Faltava decidir 180 de algum jeito, e o professor resolve isso também: HybridRanking usa o ranking univariado pra ordenar as variáveis, depois testa incrementalmente (1 variável, 2 variáveis, 3...) num conjunto de validação separado, guardando o tamanho que deu a melhor acurácia:

for i in range(1, len(score_idxs)):
    X_selected = X_tr[:, score_idxs[0:i]]
    self.estimator.fit(X_selected, y_tr)
    acc = self.estimator.score(X_val[:, score_idxs[0:i]], y_val)
    if acc > best_score:
        best_score, best_set = acc, i

Saída: o algoritmo escolheu sozinho 199 variáveis, com acurácia 0.7702551020408164, exatamente igual, até a última casa decimal, ao resultado de escolher manualmente as 199 melhores variáveis do ranking.

A combinação (ranking rápido primeiro, depois testar tamanhos incrementalmente) é um padrão clássico de seleção de variáveis: um filtro barato (distance_score, calcula uma vez, ordena) reduz o espaço de busca, e um método mais caro (treinar e validar de verdade) decide o ponto de corte, sem precisar treinar um modelo pra cada uma das 27842^{784} combinações possíveis de variáveis.

Fechando

O que eu já sabiaO que essa aula assentou
PCA reduz dimensão maximizando variânciaSeleção de variáveis pode reduzir dimensão usando o rótulo, evitando o risco de descartar o que realmente importa pra classificar
Descartar variável "óbvia" sempre ajudaNem sempre: VarianceThreshold piorou o resultado aqui, porque variância baixa não é sinônimo de inútil
Fisher mede separação entre classes sobre variação dentro delasA mesma ideia rende uma régua simples pra rankear variáveis individualmente, não só pra achar uma direção de projeção

Aplicação Prática

Reproduzi a mesma régua (distance_score, ranking univariado) num dataset de dígitos menor, o mesmo Digits (1797 imagens, 8×8 pixels) que já apareceu no post de K-means, rápido o bastante pra rodar nos 64 pixels inteiros sem precisar reduzir a amostra.

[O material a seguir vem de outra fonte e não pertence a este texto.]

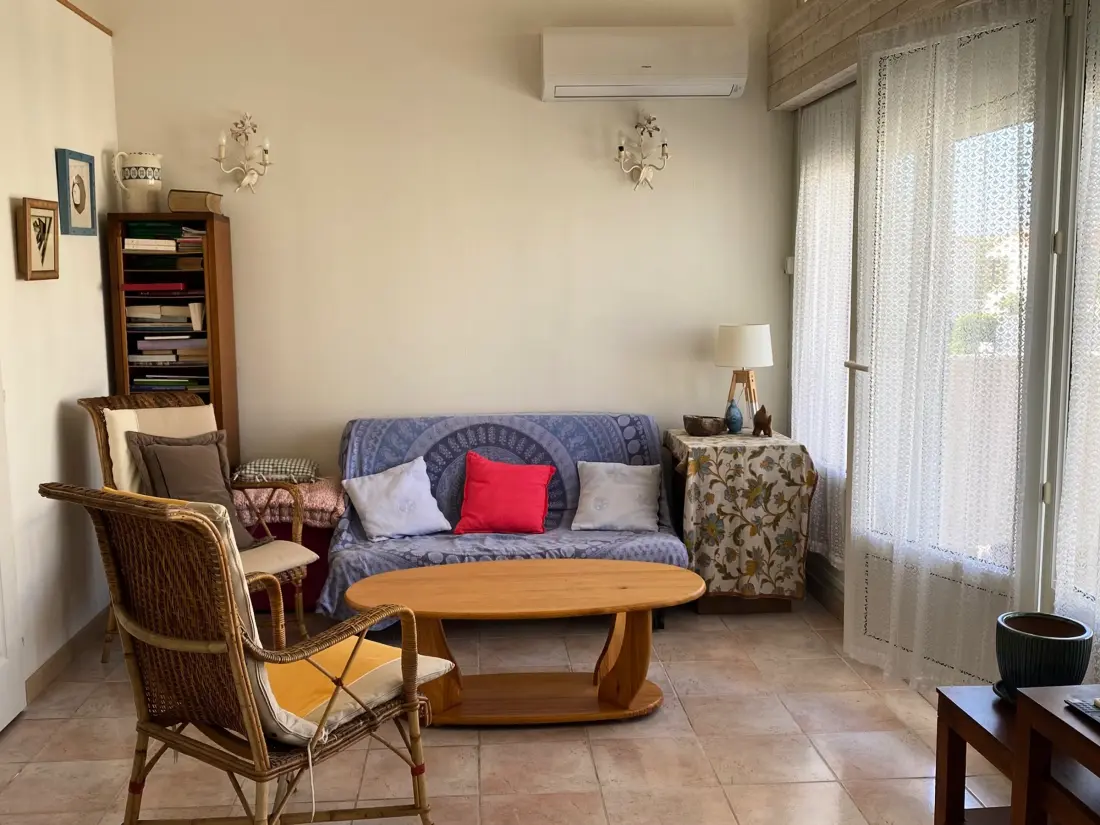 Location de Vacances Port Leucate 692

scores = univariate_ranking(X_train, y_train)
sorted_idxs = np.argsort(scores)
for n in [10, 20, 32]:
    model = RidgeClassifier().fit(X_train[:, sorted_idxs[:n]], y_train)
    acc = accuracy_score(y_test, model.predict(X_test[:, sorted_idxs[:n]]))
Variáveis usadasFração do totalAcurácia no teste
64 (todas)100%0.9389
32 (melhores)50%0.9278
20 (melhores)31%0.8806
10 (melhores)16%0.7722

Com metade das variáveis (32 de 64), a acurácia cai só um ponto percentual (0.9389 para 0.9278). A curva não é linear: cortar de 64 pra 32 quase não dói, mas cortar de 32 pra 20 e depois pra 10 começa a doer rápido, sinal de que boa parte do sinal útil realmente está concentrada numa fração das variáveis, exatamente a suposição que torna seleção de características uma técnica que vale a pena.